**REQUIRED TASK**
Give back exactly the lines from the one holding "As revealed in" to the bottom of the material, both included, and nothing more. No pictures.

**TASK INPUTS**
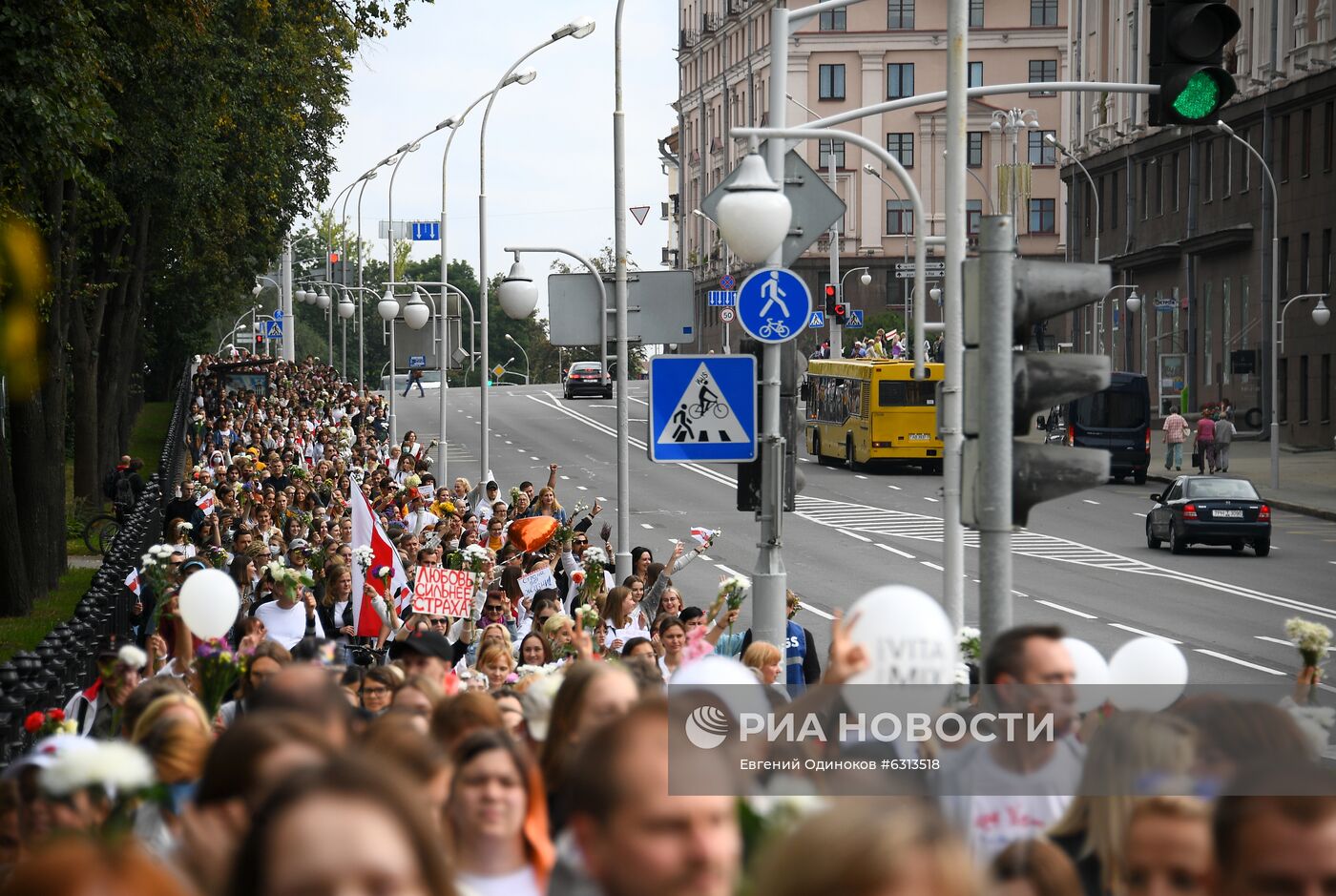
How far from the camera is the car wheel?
33594 millimetres

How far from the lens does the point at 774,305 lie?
11.7m

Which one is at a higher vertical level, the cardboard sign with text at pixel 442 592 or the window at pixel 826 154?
the window at pixel 826 154

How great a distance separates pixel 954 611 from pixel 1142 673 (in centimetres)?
469

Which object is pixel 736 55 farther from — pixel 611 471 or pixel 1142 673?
pixel 1142 673

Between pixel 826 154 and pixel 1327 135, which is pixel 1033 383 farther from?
pixel 826 154

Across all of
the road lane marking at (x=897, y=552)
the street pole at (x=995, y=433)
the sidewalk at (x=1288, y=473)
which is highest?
the street pole at (x=995, y=433)

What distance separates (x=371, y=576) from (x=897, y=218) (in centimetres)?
9706

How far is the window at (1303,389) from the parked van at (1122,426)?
979 cm

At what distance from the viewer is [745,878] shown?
3664 millimetres

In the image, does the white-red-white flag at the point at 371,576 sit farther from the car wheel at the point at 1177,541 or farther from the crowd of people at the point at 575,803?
the car wheel at the point at 1177,541

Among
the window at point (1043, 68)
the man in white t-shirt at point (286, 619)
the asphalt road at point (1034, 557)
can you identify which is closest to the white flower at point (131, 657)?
the man in white t-shirt at point (286, 619)

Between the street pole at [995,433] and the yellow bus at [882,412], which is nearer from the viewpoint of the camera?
the street pole at [995,433]

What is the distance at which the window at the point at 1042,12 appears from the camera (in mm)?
110312

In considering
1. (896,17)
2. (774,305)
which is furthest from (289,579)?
(896,17)
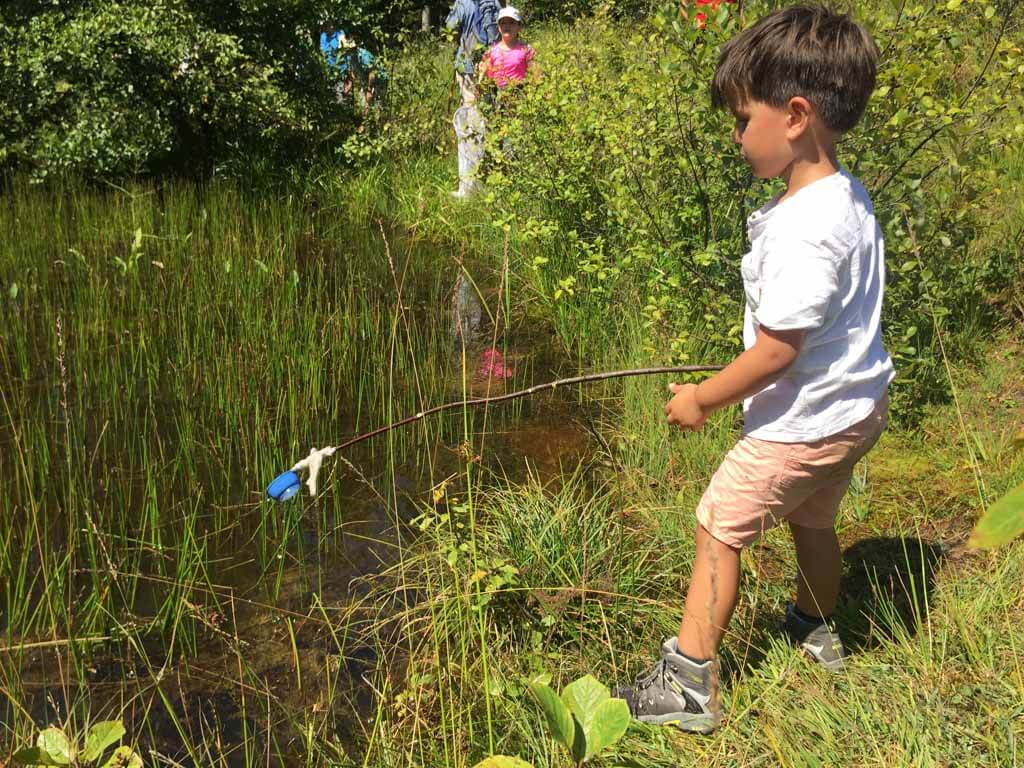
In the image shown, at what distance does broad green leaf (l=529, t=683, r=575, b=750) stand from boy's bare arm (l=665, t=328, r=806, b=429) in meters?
0.85

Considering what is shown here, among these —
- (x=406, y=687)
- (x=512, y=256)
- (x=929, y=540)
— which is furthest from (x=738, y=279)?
(x=512, y=256)

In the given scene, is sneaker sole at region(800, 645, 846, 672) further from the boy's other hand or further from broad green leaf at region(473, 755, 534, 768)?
broad green leaf at region(473, 755, 534, 768)

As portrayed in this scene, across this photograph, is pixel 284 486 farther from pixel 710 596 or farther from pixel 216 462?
pixel 216 462

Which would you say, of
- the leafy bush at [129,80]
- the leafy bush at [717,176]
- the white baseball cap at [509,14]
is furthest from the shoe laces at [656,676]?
the leafy bush at [129,80]

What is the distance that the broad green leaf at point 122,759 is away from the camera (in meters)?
1.77

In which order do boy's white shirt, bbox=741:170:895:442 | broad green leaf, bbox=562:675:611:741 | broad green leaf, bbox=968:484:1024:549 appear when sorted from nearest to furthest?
broad green leaf, bbox=968:484:1024:549, broad green leaf, bbox=562:675:611:741, boy's white shirt, bbox=741:170:895:442

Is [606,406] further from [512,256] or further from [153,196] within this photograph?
[153,196]

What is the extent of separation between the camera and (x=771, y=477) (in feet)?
6.79

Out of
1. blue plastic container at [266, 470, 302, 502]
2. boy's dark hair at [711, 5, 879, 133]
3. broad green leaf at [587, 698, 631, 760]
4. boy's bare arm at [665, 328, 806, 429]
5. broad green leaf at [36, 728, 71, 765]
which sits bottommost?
broad green leaf at [36, 728, 71, 765]

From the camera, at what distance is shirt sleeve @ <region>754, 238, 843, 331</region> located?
6.11ft

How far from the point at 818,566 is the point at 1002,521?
1.71m

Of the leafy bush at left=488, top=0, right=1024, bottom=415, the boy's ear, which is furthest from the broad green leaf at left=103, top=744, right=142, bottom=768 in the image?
the leafy bush at left=488, top=0, right=1024, bottom=415

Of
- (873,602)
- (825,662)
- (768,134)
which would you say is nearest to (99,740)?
(825,662)

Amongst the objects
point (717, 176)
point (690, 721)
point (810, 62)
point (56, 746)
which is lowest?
point (690, 721)
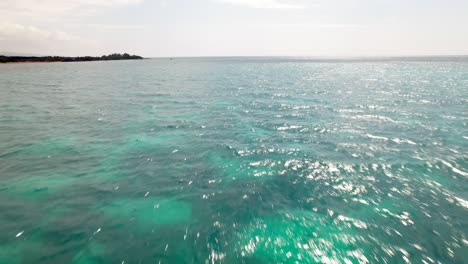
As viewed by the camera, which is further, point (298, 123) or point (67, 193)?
point (298, 123)

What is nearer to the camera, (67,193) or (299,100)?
(67,193)

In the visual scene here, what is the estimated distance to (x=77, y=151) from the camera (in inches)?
711

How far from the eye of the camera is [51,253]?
8.91m

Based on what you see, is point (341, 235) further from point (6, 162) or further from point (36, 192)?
point (6, 162)

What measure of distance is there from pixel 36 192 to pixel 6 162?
19.2 feet

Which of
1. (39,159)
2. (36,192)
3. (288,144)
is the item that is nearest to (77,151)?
(39,159)

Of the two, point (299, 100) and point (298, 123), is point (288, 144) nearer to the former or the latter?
point (298, 123)

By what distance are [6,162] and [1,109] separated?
882 inches

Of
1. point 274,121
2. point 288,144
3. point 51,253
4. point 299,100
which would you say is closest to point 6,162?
point 51,253

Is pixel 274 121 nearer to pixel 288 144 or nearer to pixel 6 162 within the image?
pixel 288 144

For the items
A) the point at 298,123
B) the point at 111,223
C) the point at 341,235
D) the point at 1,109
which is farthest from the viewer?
the point at 1,109

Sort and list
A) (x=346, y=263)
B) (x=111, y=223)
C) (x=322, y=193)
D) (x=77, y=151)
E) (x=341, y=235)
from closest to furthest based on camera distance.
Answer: (x=346, y=263)
(x=341, y=235)
(x=111, y=223)
(x=322, y=193)
(x=77, y=151)

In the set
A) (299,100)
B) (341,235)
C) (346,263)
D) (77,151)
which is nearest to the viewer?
(346,263)

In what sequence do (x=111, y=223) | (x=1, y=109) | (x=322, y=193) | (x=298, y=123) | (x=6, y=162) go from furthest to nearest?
1. (x=1, y=109)
2. (x=298, y=123)
3. (x=6, y=162)
4. (x=322, y=193)
5. (x=111, y=223)
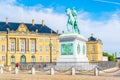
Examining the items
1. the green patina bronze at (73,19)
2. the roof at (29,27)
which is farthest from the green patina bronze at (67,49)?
the roof at (29,27)

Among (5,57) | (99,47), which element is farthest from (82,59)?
(99,47)

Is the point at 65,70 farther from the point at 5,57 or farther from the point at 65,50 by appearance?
the point at 5,57

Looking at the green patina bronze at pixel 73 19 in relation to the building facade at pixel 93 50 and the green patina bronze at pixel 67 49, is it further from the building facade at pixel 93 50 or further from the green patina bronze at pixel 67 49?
the building facade at pixel 93 50

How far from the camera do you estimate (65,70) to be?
36.4 m

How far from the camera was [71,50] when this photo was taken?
125ft

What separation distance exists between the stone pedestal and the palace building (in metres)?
42.1

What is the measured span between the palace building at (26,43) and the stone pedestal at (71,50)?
4211 cm

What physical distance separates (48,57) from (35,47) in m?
4.85

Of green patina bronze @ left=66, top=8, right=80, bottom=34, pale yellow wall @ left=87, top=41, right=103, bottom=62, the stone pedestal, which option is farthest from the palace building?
the stone pedestal

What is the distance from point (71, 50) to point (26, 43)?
148 feet

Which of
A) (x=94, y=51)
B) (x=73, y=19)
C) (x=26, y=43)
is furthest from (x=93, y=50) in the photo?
(x=73, y=19)

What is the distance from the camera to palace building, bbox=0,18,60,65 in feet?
262

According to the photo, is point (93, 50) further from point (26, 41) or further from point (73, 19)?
point (73, 19)

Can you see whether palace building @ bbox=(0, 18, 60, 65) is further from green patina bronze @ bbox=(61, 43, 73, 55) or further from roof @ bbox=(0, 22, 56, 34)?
green patina bronze @ bbox=(61, 43, 73, 55)
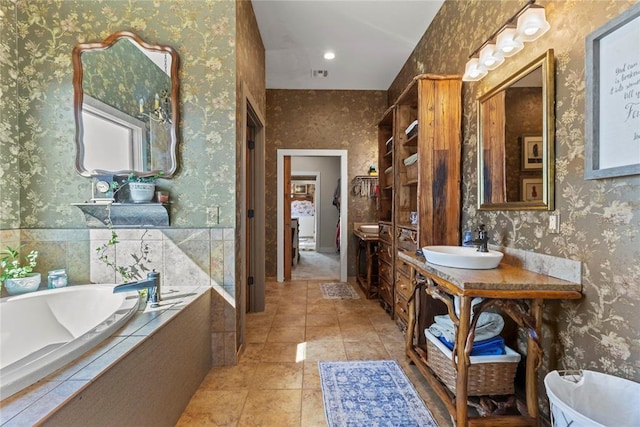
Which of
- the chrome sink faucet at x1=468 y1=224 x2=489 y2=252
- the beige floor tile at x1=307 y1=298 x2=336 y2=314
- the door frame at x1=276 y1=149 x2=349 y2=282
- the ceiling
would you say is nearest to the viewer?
the chrome sink faucet at x1=468 y1=224 x2=489 y2=252

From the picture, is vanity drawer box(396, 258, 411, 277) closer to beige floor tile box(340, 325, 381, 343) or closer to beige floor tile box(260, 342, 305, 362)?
beige floor tile box(340, 325, 381, 343)

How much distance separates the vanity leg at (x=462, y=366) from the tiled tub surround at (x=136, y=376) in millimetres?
1444

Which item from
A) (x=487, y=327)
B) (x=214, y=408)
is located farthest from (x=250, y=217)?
(x=487, y=327)

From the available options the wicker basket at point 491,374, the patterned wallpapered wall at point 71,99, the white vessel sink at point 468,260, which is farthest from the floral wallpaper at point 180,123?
the wicker basket at point 491,374

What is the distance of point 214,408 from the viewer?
1.70 metres

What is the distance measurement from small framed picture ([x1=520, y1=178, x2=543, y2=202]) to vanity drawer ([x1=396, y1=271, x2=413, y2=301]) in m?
1.14

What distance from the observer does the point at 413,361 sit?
211 centimetres

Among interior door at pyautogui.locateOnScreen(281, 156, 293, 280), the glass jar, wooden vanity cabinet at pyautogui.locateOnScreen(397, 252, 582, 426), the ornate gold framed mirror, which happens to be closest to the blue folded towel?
wooden vanity cabinet at pyautogui.locateOnScreen(397, 252, 582, 426)

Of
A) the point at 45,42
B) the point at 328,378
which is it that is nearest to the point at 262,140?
the point at 45,42

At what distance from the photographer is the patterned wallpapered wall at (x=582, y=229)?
1.13 meters

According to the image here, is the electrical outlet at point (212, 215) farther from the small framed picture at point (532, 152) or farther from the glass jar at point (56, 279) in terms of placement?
the small framed picture at point (532, 152)

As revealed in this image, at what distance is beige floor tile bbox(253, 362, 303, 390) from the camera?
1909mm

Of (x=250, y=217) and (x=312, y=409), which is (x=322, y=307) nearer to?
(x=250, y=217)

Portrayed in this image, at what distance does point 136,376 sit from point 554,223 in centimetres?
206
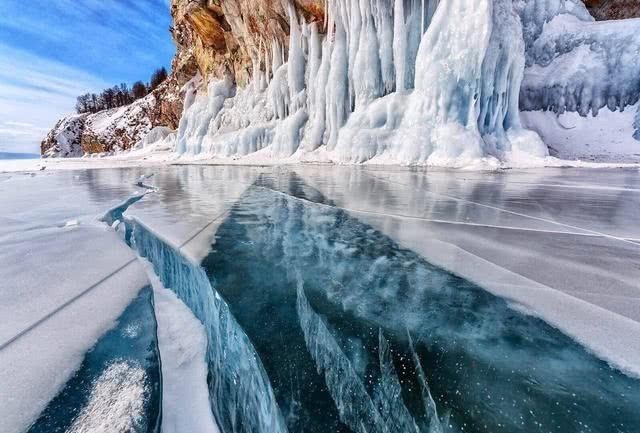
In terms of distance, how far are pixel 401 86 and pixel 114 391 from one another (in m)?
10.4

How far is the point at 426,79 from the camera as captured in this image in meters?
8.41

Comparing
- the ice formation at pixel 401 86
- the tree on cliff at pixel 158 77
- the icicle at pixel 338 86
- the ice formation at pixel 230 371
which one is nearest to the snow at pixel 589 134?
the ice formation at pixel 401 86

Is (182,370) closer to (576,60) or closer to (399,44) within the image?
(399,44)

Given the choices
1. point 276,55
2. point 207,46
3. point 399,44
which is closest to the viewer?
point 399,44

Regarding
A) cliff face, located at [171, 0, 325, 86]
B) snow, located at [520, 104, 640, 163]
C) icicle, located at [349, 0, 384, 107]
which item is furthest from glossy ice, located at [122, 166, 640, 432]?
cliff face, located at [171, 0, 325, 86]

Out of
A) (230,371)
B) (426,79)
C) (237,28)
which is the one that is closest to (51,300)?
(230,371)

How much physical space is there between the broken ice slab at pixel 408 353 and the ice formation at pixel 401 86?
7.25m

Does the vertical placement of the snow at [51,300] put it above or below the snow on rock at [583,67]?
below

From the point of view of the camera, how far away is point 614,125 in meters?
10.3

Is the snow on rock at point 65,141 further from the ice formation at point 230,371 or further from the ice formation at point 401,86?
the ice formation at point 230,371

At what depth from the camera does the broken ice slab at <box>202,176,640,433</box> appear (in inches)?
32.3

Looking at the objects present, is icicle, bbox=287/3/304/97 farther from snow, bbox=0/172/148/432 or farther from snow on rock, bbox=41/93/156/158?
snow on rock, bbox=41/93/156/158

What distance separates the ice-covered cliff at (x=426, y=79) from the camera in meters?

**TASK SOLUTION**
As revealed in this image, at what distance is beige floor tile bbox(253, 362, 303, 390) from the camera?
1909mm

Of (x=250, y=217) and (x=312, y=409), which is (x=322, y=307) nearer to?
(x=250, y=217)

Portrayed in this image, at what distance does point 136,376 sit from point 554,223 in centimetres?
206
In terms of distance, how far are pixel 401 86 and pixel 114 391 from one another (in m)?
10.4

How far is the point at 426,79 from the camera as captured in this image in meters?
8.41

Comparing
- the ice formation at pixel 401 86
- the tree on cliff at pixel 158 77
- the icicle at pixel 338 86
- the ice formation at pixel 230 371
which one is nearest to the snow at pixel 589 134?
the ice formation at pixel 401 86

Is (182,370) closer to (576,60) or closer to (399,44) within the image?
(399,44)

Given the choices
1. point 276,55
2. point 207,46
3. point 399,44
which is closest to the viewer?
point 399,44

Regarding
A) cliff face, located at [171, 0, 325, 86]
B) snow, located at [520, 104, 640, 163]
C) icicle, located at [349, 0, 384, 107]
which item is furthest from glossy ice, located at [122, 166, 640, 432]?
cliff face, located at [171, 0, 325, 86]

Out of
A) (230,371)
B) (426,79)
C) (237,28)
which is the one that is closest to (51,300)?
(230,371)

How much physical space is there between the broken ice slab at pixel 408 353 and the ice formation at pixel 401 86?
7.25m

Does the vertical placement of the snow at [51,300] put it above or below the snow on rock at [583,67]?
below

From the point of view of the camera, how far away is point 614,125 in meters?
10.3

Is the snow on rock at point 65,141 further from the ice formation at point 230,371 or further from the ice formation at point 401,86?
the ice formation at point 230,371

At what depth from the camera does the broken ice slab at <box>202,176,640,433</box> appear (in inches)?
32.3

Looking at the objects present, is icicle, bbox=287/3/304/97 farther from snow, bbox=0/172/148/432 or farther from snow on rock, bbox=41/93/156/158?
snow on rock, bbox=41/93/156/158

What distance separates the ice-covered cliff at (x=426, y=79) from the camera in meters?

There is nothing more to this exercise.